*Exercise description*
Reproduce the listing below as it stands. Leave out each image.

*Supplied material*

————

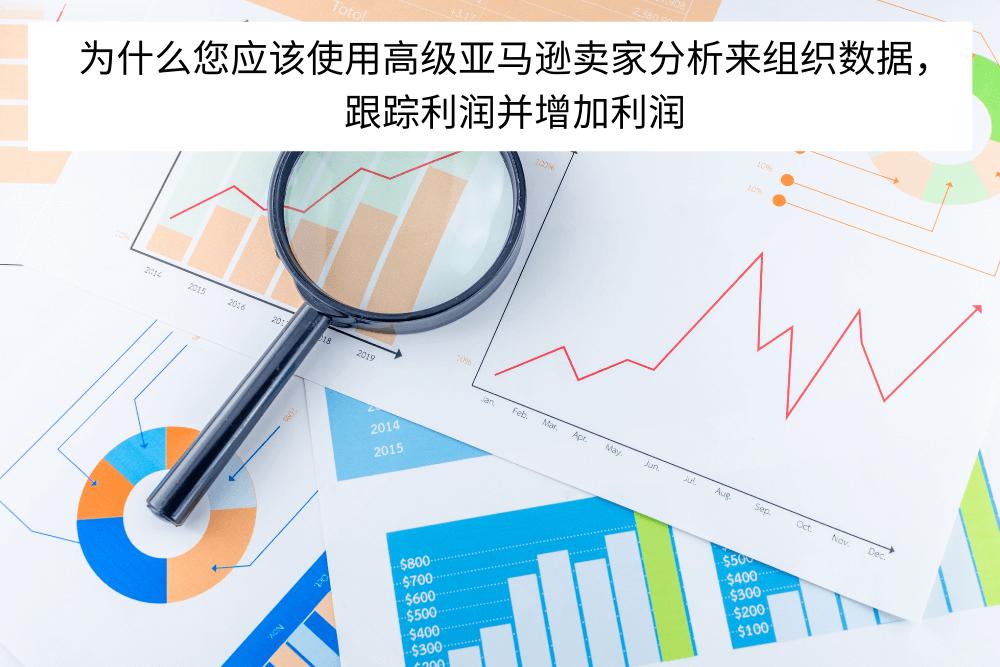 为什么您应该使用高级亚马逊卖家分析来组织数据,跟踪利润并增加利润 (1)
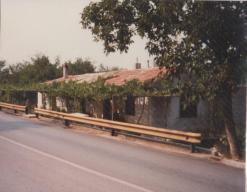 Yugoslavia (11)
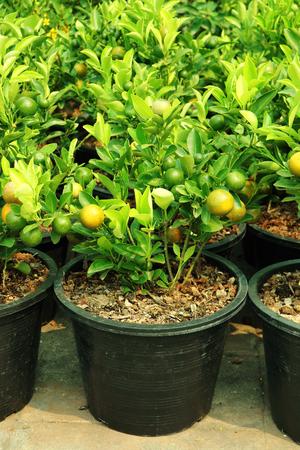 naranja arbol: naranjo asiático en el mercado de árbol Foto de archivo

————

*Exercise response*
 为什么您应该使用高级亚马逊卖家分析来组织数据,跟踪利润并增加利润 (1)
 Yugoslavia (11)
 naranja arbol: naranjo asiático en el mercado de árbol Foto de archivo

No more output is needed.